La viande doit être tendre et se détacher facilement. Si nécessaire, prolongez la cuisson de quelques minutes en ajoutant un peu d’eau chaude afin d’éviter que le jus n’attache au fond de la cocotte.
- Lorsque la viande est presque confite, retirez le couvercle et poursuivez la cuisson une quinzaine de minutes afin de concentrer légèrement la sauce.
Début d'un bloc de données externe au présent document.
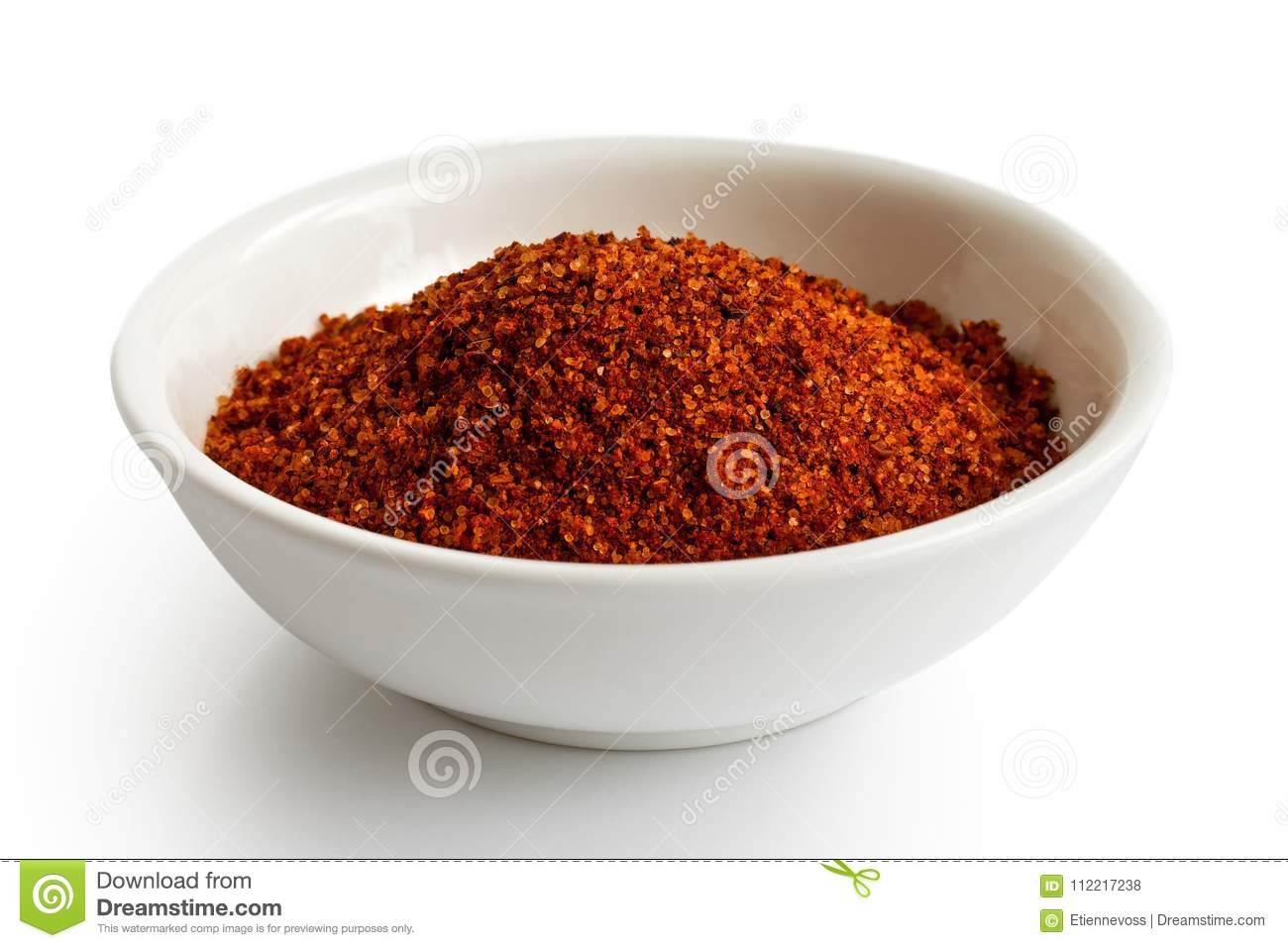 Red bbq spice mix in white ceramic bowl.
Elle doit rester fluide, brillante et naturellement grasse, aucun épaississant n’est nécessaire.
- Goûtez et rectifiez l’assaisonnement si nécessaire.
Le résultat recherché
- La viande doit être extrêmement tendre, presque confite, tout en restant juteuse.
- La sauce est claire, sans tomate ni oignon, légèrement ambrée, très parfumée mais jamais sucrée.
- Le goût de la vanille est présent dès la première bouchée sans masquer celui du canard.
- Servez ce canard dans sa cocotte et, comme le sert Mme Eva Annibal, accompagnez ce plat de riz blanc, de grains, haricots rouges, pois du Cap ou lentilles de Cilaos, et d’un rougail tomate ou rougail mangue selon la saison.
Remarque
Le contraste entre le riz nature, les grains et la sauce parfumée fait partie intégrante du plaisir de ce plat.
Variante personnelle
J’aime beaucoup ajouter une cuillère à café de baies roses dans le mortier avec les autres épices, qui apportent une légère note florale s’accordant bien avec la vanille. Cette variante ne fait toutefois pas partie de la recette d’origine.
Conseils
- Choisissez impérativement un extrait naturel de vanille de très grande qualité. Les extraits artificiels ou les arômes vanille donneraient un parfum sucré et monotone qui dénaturerait complètement le plat.
- La cuisson dépend beaucoup de la qualité et de l’âge du canard. Un canard fermier peut nécessiter une cuisson plus longue pour devenir parfaitement tendre.
- Le canard à la vanille se conserve pendant 2 jours au réfrigérateur dans un récipient hermétique. Réchauffez-le doucement dans une cocotte avec son jus de cuisson. Comme de nombreux plats mijotés, il peut être encore meilleur le lendemain.